No anterior, teorizava sobre como a sociedade européia se sobrepôs às outras; no atual, que deve ser lançado no Brasil no segundo semestre, estuda civilizações do último milênio para saber o que diferencia as que se deram bem das que se extinguiram. A unir os livros e a resposta às suas perguntas? Ambiente, ambiente, ambiente. Fatores ecológicos, mais freqüentemente que guerras ou política, determinam o sucesso e o fracasso de povos, acredita. Leia a seguir entrevista telefônica com Diamond:

Folha - Vou começar com uma pergunta que o sr. talvez esteja cansado de responder, mas é inevitável: como civilização, estamos condenados ao colapso?
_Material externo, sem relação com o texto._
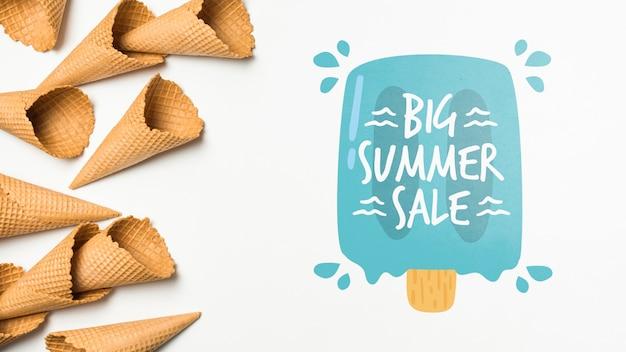 Composition de crème glacée d'été avec fond Psd gratuit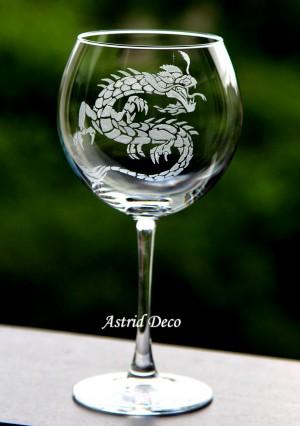Pahar vin gravat - Dragon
- Não, nós não estamos condenados ao colapso, senão eu não teria escrito mais um livro e sim me suicidado. Em vez disso, diria que como civilização nós temos problemas muito sérios, mas de possível resolução. Tudo o que temos de fazer é decidir que nós queremos resolvê-los.

Qual seria nosso problema principal, então?

- Não quero ser irônico ao responder isso, mas nosso problema principal é buscar um problema principal para resolver. Não temos um só problema, mas doze. Se nos concentrarmos em apenas um e esquecermos os outros onze ou vice-versa, estaremos perdidos da mesma maneira. Por exemplo, se resolvermos a escassez de petróleo e as mudanças climáticas mas não lidarmos com a questão da água, esta sozinha pode nos destruir.

No livro, o senhor examina civilizações antigas e novas e os motivos de algumas delas terem sido bem-sucedidas e outras não. No final, o motivo parece estar sempre ligado a alguma causa ambiental. Não é um reducionismo, um certo determinismo ecológico?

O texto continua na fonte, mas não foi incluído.